A Neuropsicologia firmou-se como uma disciplina científica independente no início do século XX, com o termo sendo utilizado pela primeira vez por Hebb, em 1949. Seu propósito era definir um campo específico que estudasse o funcionamento cerebral a partir da integração entre neurologia e psicologia, com base nas pesquisas em Psicofisiologia então vigentes. No entanto, a relação entre cérebro e mente já vinha sendo estudada desde o final do século XIX, contribuindo para o desenvolvimento das abordagens metodológicas que seriam consolidadas posteriormente (Cagnin, 2010).
Conforme Kandel et al. (2000 apud Giannesi; Moretti, 2015), a Neuropsicologia busca compreender os comportamentos humanos a partir da atividade cerebral produzida por milhões de neurônios, levando em consideração também os aspectos ambientais e as interações sociais, que influenciam diretamente a constituição do comportamento. A união entre Psicologia e Neurociência resultou na construção de um arcabouço teórico robusto, ampliando a compreensão das funções cognitivas fundamentais para o aprendizado, como percepção, atenção, memória, raciocínio, abstração, afetividade, controle motor e funções executivas.
Ciasca (2006), ao abordar os distúrbios de aprendizagem, ressalta a importância das contribuições de Luria para a compreensão do funcionamento cerebral, especialmente no que se refere às disfunções nas áreas corticais.
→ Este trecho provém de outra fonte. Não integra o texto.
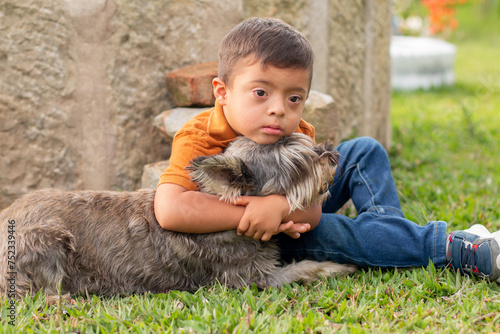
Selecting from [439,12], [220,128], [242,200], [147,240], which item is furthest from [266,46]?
[439,12]

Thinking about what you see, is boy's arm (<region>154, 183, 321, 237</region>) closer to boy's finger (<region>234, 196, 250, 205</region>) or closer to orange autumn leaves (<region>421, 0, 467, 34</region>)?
boy's finger (<region>234, 196, 250, 205</region>)

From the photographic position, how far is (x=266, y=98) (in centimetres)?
271

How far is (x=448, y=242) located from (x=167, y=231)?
5.65 feet

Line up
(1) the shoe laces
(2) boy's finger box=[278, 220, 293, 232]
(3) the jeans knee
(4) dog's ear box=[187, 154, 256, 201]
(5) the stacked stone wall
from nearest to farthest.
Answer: (4) dog's ear box=[187, 154, 256, 201] → (2) boy's finger box=[278, 220, 293, 232] → (1) the shoe laces → (3) the jeans knee → (5) the stacked stone wall

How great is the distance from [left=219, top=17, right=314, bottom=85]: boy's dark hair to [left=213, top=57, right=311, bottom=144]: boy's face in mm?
38

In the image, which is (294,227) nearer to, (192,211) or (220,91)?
(192,211)

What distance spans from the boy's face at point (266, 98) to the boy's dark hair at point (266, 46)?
0.12 ft

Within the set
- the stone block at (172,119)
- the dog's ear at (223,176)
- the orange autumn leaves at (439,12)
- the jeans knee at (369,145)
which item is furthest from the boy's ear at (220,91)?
the orange autumn leaves at (439,12)

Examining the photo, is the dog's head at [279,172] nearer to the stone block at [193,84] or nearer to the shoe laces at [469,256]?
the shoe laces at [469,256]

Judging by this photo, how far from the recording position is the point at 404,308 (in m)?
2.62

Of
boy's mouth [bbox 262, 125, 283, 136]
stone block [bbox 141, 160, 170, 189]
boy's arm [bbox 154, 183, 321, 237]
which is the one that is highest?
boy's mouth [bbox 262, 125, 283, 136]

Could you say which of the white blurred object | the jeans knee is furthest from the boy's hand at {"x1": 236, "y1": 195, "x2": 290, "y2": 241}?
the white blurred object

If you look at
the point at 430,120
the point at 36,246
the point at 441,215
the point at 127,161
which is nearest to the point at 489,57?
the point at 430,120

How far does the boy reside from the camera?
2.70m
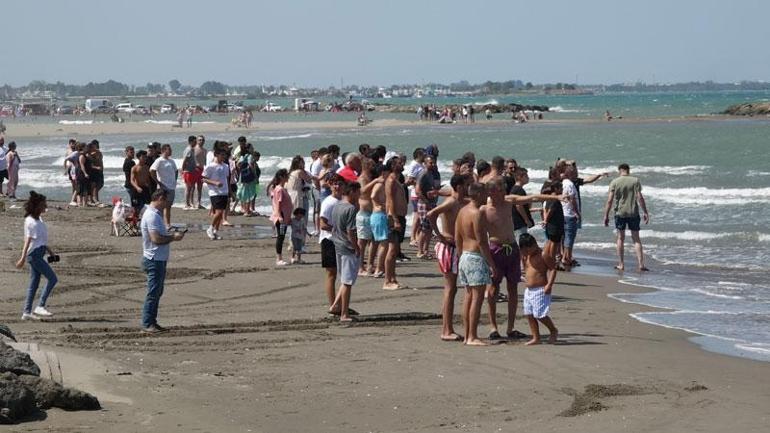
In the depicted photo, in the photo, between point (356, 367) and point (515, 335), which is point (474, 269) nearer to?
point (515, 335)

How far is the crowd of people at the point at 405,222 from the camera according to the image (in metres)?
11.5

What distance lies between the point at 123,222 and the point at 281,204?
476 centimetres

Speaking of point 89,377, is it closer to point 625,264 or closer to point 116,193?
point 625,264

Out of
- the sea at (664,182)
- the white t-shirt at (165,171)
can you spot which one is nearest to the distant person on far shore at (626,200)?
the sea at (664,182)

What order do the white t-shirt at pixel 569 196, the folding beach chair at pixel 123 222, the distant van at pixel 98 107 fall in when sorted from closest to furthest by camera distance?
the white t-shirt at pixel 569 196, the folding beach chair at pixel 123 222, the distant van at pixel 98 107

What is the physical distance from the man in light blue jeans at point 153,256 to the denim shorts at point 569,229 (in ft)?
23.6

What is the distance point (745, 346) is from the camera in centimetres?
1219

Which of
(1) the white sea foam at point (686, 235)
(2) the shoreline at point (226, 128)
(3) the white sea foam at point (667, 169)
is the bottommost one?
(2) the shoreline at point (226, 128)

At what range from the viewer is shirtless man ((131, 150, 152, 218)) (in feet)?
68.8

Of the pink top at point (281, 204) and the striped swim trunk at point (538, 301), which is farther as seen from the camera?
the pink top at point (281, 204)

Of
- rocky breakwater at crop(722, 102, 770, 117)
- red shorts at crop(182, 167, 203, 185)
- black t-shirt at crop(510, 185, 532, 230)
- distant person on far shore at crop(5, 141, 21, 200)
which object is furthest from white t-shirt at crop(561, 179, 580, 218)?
rocky breakwater at crop(722, 102, 770, 117)

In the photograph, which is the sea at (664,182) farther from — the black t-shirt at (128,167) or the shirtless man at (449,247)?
the black t-shirt at (128,167)

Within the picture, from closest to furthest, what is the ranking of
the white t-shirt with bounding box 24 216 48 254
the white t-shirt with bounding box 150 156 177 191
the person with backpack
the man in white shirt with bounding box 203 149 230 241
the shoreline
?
the white t-shirt with bounding box 24 216 48 254, the man in white shirt with bounding box 203 149 230 241, the white t-shirt with bounding box 150 156 177 191, the person with backpack, the shoreline

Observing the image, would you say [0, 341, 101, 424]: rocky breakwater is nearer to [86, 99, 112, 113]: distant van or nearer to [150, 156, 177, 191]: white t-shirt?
[150, 156, 177, 191]: white t-shirt
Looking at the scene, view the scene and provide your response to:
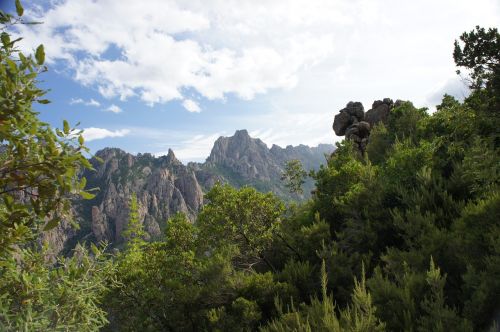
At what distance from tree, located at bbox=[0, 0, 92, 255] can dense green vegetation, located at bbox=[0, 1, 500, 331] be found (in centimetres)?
1

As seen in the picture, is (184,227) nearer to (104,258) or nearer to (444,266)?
(444,266)

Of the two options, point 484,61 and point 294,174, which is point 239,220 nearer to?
point 484,61

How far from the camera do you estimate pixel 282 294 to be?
14.5 metres

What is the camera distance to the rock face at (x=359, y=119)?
4366 cm

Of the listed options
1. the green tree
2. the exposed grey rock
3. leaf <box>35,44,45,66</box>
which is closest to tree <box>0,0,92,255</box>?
leaf <box>35,44,45,66</box>

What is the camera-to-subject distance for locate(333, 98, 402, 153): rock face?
43656mm

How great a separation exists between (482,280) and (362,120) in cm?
4227

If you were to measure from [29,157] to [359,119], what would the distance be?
163 ft

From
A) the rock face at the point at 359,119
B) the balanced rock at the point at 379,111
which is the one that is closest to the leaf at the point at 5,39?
the rock face at the point at 359,119

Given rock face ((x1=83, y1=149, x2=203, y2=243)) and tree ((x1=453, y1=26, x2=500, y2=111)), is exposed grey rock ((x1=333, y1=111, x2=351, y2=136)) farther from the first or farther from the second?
rock face ((x1=83, y1=149, x2=203, y2=243))

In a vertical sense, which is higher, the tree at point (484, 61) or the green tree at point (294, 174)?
the tree at point (484, 61)

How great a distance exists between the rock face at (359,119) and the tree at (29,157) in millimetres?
41690

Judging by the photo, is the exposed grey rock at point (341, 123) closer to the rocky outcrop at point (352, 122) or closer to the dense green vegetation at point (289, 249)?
the rocky outcrop at point (352, 122)

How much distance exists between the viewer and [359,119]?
48531 millimetres
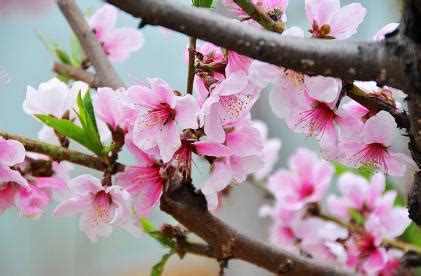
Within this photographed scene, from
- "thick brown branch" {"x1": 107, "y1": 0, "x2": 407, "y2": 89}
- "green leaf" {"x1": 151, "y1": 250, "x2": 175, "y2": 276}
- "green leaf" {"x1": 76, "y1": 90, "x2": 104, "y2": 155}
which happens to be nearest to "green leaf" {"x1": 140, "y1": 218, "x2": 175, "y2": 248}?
"green leaf" {"x1": 151, "y1": 250, "x2": 175, "y2": 276}

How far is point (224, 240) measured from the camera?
0.64 m

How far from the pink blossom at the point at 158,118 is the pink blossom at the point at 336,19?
0.45 feet

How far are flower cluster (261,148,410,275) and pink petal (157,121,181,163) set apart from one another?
35cm

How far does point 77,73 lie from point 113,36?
0.26 feet

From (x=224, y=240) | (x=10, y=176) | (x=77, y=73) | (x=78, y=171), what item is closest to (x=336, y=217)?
(x=224, y=240)

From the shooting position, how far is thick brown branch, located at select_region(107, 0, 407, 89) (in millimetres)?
364

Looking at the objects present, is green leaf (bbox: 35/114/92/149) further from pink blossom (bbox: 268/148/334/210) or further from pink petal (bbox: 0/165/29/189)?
pink blossom (bbox: 268/148/334/210)

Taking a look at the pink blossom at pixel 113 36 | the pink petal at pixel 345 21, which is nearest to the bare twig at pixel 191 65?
the pink petal at pixel 345 21

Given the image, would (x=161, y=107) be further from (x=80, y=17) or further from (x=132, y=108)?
(x=80, y=17)

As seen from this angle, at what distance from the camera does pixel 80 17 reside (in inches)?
29.9

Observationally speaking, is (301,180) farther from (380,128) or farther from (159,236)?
(380,128)

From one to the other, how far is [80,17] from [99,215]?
11.6 inches

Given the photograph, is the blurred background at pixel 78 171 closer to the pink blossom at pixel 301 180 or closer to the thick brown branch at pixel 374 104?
the pink blossom at pixel 301 180

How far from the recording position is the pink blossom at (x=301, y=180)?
0.90 m
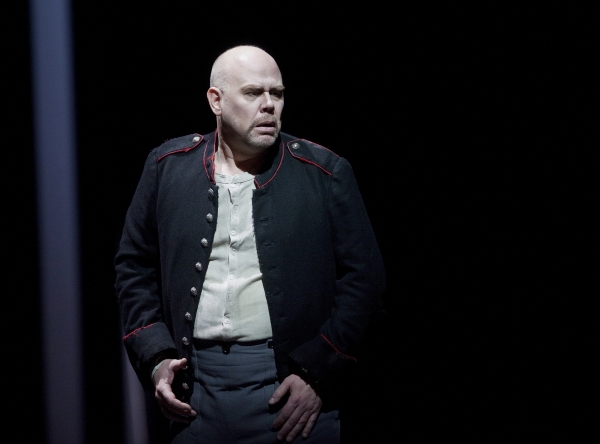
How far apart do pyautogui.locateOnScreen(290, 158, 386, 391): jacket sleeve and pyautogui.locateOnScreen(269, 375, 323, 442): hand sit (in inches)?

O conhecimento das teorias propostas por Luria é considerado essencial para os profissionais que trabalham com avaliação e intervenção de crianças e adolescentes com dificuldades escolares, pois permite a formulação de estratégias reabilitadoras mais eficientes.
Segundo Luria (1981), a Neuropsicologia pode ser entendida como a ciência que investiga como os processos mentais superiores estão organizados no cérebro, procurando identificar a contribuição de diferentes sistemas cerebrais em atividades mentais complexas. Por meio de sua metodologia, é possível analisar profundamente os processos psíquicos, relacionando comportamentos específicos a determinadas regiões corticais.
Essa abordagem se mostra especialmente relevante no campo da educação, ao permitir a correlação entre funções psicológicas superiores — como memória, atenção e linguagem — e a aprendizagem de conteúdos simbólicos, incluindo leitura, escrita e compreensão de conceitos. O modelo neuropsicológico voltado às dificuldades de aprendizagem enfatiza a interação entre funções mentais superiores e a estrutura funcional cerebral, contribuindo para uma análise mais apurada dos fatores que afetam o desempenho escolar.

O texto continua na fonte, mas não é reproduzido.